**ASSIGNED TASK**:
Copy every line of the records below that holds the word "parasitized".

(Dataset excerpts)
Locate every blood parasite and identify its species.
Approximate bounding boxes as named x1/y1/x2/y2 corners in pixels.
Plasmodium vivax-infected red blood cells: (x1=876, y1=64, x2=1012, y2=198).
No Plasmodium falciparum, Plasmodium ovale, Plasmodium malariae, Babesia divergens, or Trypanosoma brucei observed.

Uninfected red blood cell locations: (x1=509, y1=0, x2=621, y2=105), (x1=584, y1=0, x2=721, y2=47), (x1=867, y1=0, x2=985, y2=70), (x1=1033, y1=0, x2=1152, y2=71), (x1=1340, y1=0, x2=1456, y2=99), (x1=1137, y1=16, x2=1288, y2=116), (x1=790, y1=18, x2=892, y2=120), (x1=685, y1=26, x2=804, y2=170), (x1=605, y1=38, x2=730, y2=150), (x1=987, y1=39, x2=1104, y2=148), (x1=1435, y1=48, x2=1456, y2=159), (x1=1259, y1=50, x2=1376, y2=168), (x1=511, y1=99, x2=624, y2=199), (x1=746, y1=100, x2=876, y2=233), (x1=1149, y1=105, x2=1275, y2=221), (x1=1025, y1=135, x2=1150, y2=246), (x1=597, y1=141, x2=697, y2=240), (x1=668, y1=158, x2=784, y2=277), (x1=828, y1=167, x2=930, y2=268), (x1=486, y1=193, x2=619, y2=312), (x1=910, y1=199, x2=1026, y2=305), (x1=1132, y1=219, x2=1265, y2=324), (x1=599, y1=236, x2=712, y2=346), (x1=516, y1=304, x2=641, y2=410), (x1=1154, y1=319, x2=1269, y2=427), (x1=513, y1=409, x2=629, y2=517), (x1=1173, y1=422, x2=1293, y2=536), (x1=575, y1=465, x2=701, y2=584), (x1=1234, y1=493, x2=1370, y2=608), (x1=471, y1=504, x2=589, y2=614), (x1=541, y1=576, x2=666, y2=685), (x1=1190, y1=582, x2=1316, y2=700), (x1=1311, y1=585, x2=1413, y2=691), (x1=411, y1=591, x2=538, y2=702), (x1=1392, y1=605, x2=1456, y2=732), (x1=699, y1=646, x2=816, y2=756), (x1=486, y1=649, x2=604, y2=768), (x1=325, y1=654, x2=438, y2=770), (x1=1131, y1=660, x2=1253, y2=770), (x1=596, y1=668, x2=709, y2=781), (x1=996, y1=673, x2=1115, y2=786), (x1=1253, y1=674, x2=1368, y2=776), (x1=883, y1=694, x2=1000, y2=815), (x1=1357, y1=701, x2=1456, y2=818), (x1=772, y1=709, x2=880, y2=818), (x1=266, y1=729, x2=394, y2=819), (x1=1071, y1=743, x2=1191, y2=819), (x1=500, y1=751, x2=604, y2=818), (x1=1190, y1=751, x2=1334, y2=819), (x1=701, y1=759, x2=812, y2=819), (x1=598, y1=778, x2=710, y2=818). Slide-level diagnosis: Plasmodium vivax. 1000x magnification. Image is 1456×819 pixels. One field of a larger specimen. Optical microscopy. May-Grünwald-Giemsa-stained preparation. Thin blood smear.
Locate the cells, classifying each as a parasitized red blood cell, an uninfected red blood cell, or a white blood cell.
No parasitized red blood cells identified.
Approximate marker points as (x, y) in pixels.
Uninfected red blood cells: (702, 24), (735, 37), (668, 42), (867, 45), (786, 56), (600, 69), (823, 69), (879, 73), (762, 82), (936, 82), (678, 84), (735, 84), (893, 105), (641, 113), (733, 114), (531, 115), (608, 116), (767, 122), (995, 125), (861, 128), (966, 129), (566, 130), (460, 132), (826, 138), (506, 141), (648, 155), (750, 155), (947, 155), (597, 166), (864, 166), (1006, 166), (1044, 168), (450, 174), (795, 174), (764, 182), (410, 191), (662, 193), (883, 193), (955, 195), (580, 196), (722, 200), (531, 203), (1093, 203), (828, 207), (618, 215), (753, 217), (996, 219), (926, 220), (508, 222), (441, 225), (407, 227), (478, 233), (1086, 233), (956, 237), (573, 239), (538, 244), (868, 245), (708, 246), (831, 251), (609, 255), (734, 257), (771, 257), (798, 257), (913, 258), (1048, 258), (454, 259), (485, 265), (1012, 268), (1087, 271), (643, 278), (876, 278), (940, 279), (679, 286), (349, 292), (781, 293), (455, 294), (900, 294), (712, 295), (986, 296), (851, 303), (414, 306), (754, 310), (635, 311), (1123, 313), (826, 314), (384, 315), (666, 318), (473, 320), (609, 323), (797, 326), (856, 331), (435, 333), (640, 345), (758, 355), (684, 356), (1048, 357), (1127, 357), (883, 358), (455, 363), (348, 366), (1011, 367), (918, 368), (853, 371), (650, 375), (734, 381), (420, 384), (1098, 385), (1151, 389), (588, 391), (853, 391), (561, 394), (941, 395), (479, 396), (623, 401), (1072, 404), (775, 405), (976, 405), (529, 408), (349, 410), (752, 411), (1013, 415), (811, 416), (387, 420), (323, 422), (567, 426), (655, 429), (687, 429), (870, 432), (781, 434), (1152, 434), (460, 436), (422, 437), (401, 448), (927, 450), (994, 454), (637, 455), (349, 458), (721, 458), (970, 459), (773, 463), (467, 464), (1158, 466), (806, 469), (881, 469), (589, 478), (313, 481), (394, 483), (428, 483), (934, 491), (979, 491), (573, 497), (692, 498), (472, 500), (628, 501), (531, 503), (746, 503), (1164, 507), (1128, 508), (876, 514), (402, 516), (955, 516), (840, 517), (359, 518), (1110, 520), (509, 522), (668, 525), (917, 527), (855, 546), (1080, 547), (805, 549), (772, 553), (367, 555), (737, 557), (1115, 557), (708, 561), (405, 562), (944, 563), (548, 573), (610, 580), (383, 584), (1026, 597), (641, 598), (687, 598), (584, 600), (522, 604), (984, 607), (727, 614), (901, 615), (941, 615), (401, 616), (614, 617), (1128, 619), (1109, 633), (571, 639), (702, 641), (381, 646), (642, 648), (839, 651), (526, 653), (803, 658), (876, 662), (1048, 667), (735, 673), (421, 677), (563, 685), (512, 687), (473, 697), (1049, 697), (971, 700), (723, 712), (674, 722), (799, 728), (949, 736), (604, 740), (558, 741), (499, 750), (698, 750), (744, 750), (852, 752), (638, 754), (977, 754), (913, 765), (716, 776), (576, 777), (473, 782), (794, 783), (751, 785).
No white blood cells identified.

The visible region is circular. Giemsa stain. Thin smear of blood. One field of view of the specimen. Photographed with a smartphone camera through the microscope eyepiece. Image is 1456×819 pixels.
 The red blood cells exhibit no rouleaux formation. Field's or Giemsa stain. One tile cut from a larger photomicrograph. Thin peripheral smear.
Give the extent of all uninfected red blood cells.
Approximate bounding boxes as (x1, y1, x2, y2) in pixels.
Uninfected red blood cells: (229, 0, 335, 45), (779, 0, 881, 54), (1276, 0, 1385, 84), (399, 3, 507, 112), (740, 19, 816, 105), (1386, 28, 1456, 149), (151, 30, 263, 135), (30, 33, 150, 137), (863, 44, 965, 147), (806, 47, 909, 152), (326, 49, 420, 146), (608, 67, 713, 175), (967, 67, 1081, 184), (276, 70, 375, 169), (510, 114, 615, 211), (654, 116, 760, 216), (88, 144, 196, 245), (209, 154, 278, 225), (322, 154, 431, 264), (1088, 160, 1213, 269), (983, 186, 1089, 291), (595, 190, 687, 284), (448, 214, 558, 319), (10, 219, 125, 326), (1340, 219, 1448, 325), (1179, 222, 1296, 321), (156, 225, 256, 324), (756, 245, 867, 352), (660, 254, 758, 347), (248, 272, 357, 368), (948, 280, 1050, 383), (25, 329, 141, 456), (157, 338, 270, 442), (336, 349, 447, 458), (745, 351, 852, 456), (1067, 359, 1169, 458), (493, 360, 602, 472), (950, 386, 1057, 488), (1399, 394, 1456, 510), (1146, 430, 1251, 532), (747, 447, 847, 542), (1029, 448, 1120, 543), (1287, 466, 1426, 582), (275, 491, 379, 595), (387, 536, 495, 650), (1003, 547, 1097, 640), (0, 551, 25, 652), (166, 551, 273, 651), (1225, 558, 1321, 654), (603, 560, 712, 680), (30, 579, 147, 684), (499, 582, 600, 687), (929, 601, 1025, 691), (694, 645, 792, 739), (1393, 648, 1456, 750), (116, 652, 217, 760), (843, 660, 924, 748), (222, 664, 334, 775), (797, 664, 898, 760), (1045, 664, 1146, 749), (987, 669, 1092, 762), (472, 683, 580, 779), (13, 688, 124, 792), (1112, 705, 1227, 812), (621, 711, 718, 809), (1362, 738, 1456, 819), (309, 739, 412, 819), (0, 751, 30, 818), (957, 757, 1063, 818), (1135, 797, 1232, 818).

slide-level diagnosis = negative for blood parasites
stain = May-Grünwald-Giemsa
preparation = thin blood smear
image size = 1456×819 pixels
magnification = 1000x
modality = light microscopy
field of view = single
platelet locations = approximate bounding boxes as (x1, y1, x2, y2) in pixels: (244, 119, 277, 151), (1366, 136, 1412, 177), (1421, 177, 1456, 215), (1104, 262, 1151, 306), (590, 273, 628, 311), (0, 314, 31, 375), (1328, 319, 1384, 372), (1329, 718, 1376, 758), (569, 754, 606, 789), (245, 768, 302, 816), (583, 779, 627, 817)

**SOLUTION BELOW**:
Locate the cells, classifying each as a parasitized red blood cell, an uninfected red blood cell, or a white blood cell.
No parasitized red blood cells identified.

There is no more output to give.